* **TO DO**
Wherever the listing holds a picture, leave it out, and copy the remainder exactly.

* **DATA SHOWN**

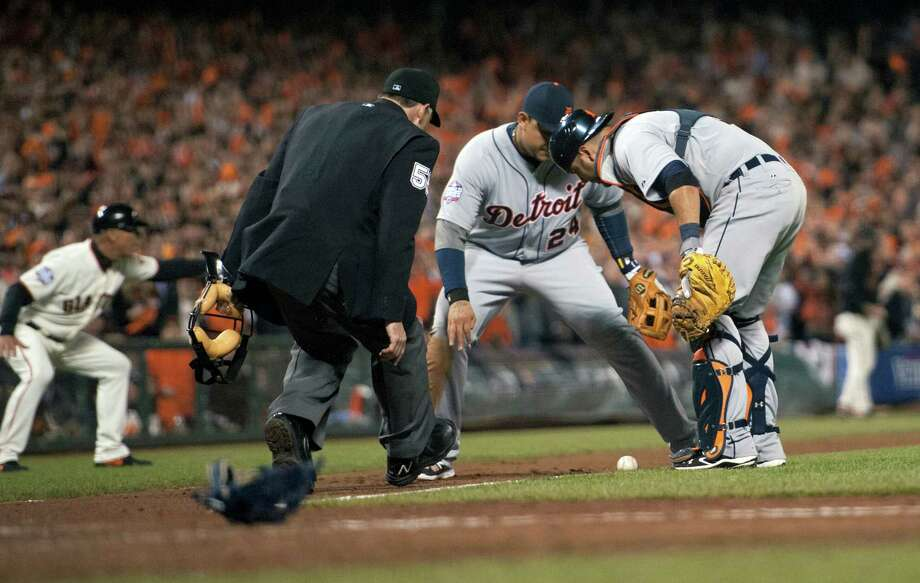 Detroit Tigers third baseman Miguel Cabrera (24) and catcher Gerald Laird, right, watch the San Francisco Giants' Gregor Blanco's bunt in the seventh inning in Game 2 of the 2012 World Series at AT&T Park on Thursday, October 25, 2012, in San Francisco, California. The Giants won, 2-0, to take a 2-0 series lead. (Paul Kitagaki Jr./Sacramento Bee/MCT) Photo: Paul Kitagaki Jr., McClatchy-Tribune News Service / ARCHIVE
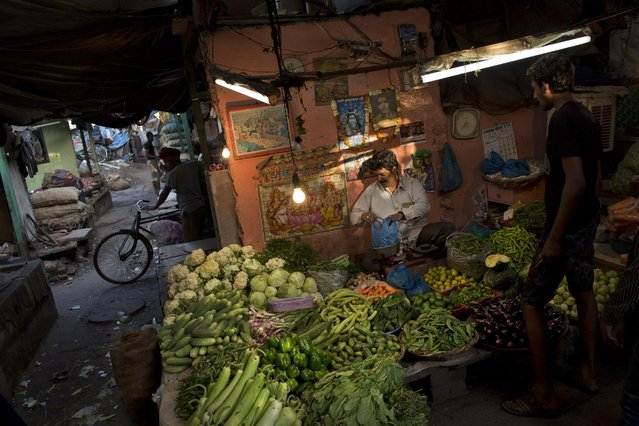A man buys vegetables from a wayside vendor in the morning in the old Delhi area of New Delhi, India, Tuesday, April 14, 2015. The four-century-old neighborhood is chaotic and crowded, yet is the vibrant heart of the city. (Photo by Bernat Armangue/AP Photo)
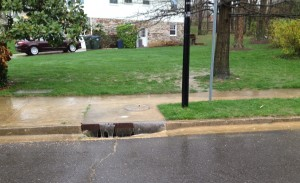 Heavy rain flows off of sidewalk and off of street and into a storm drain.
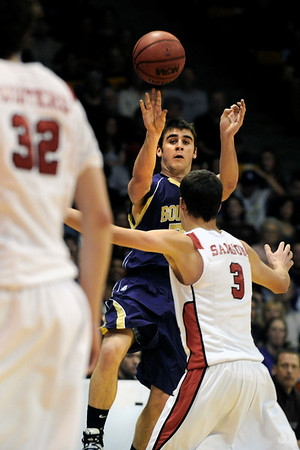 "Boulder High School senior Ethan Baker takes a shot over Regis's Tanner Samson during the Colorado State High School Athletic Association boys class 5A Championship game against Regis Jesuit High School at the Coors Events Center on the University of Colorado campus in Boulder. Boulder lost to Regis 59-63. For more photos go to  <a href=""http://www.dailycamera.com"">http://www.dailycamera.com</a><br /> Jeremy Papasso/ Camera"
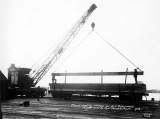 Crane loading lumber for U.S. government, Puget Mill Co., Port Gamble, Washington, 1918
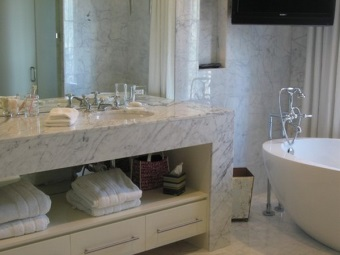 Marble cabinet with wooden drawers with integrated wash basin in the bathroom
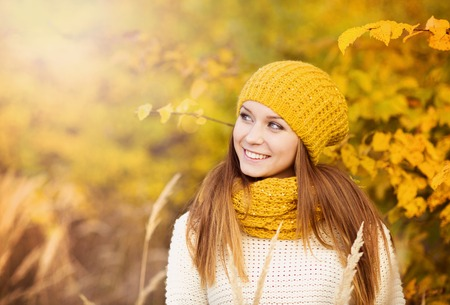 Portrait of beautiful girl with scarf and hat in yellow autumn nature photo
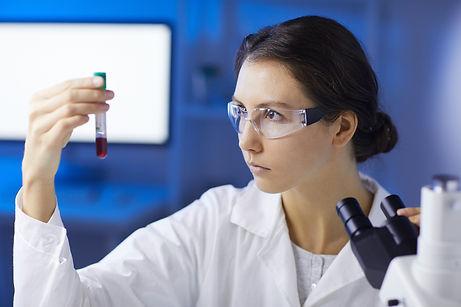 female-scientist-doing-blood-test-UHJ67G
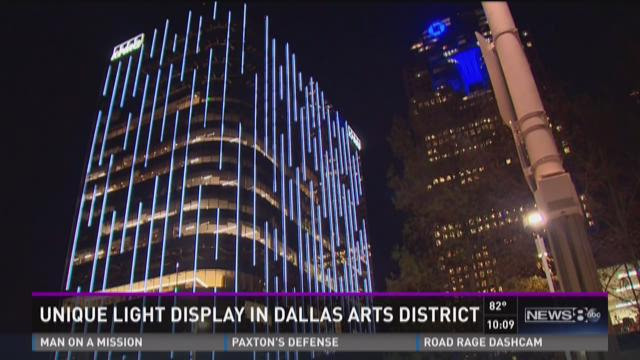 The new Hall Arts building in downtown Dallas lit up at night.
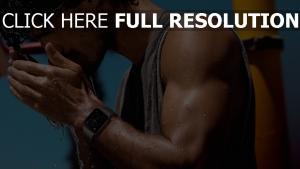 armbanduhr mann foto-shooting wasser sportler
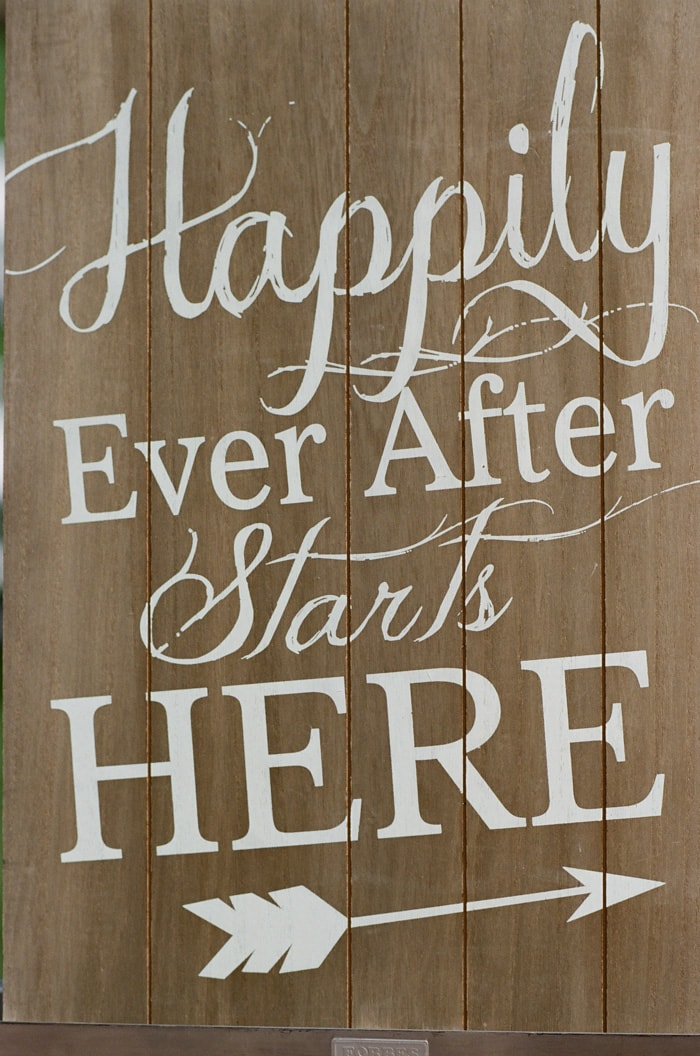 Wooden sign that says Happily Ever After Starts Here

* **ANSWER TO THIS TASK**
 Detroit Tigers third baseman Miguel Cabrera (24) and catcher Gerald Laird, right, watch the San Francisco Giants' Gregor Blanco's bunt in the seventh inning in Game 2 of the 2012 World Series at AT&T Park on Thursday, October 25, 2012, in San Francisco, California. The Giants won, 2-0, to take a 2-0 series lead. (Paul Kitagaki Jr./Sacramento Bee/MCT) Photo: Paul Kitagaki Jr., McClatchy-Tribune News Service / ARCHIVE
A man buys vegetables from a wayside vendor in the morning in the old Delhi area of New Delhi, India, Tuesday, April 14, 2015. The four-century-old neighborhood is chaotic and crowded, yet is the vibrant heart of the city. (Photo by Bernat Armangue/AP Photo)
 Heavy rain flows off of sidewalk and off of street and into a storm drain.
 "Boulder High School senior Ethan Baker takes a shot over Regis's Tanner Samson during the Colorado State High School Athletic Association boys class 5A Championship game against Regis Jesuit High School at the Coors Events Center on the University of Colorado campus in Boulder. Boulder lost to Regis 59-63. For more photos go to  <a href=""http://www.dailycamera.com"">http://www.dailycamera.com</a><br /> Jeremy Papasso/ Camera"
 Crane loading lumber for U.S. government, Puget Mill Co., Port Gamble, Washington, 1918
 Marble cabinet with wooden drawers with integrated wash basin in the bathroom
 Portrait of beautiful girl with scarf and hat in yellow autumn nature photo
 female-scientist-doing-blood-test-UHJ67G
 The new Hall Arts building in downtown Dallas lit up at night.
 armbanduhr mann foto-shooting wasser sportler
 Wooden sign that says Happily Ever After Starts Here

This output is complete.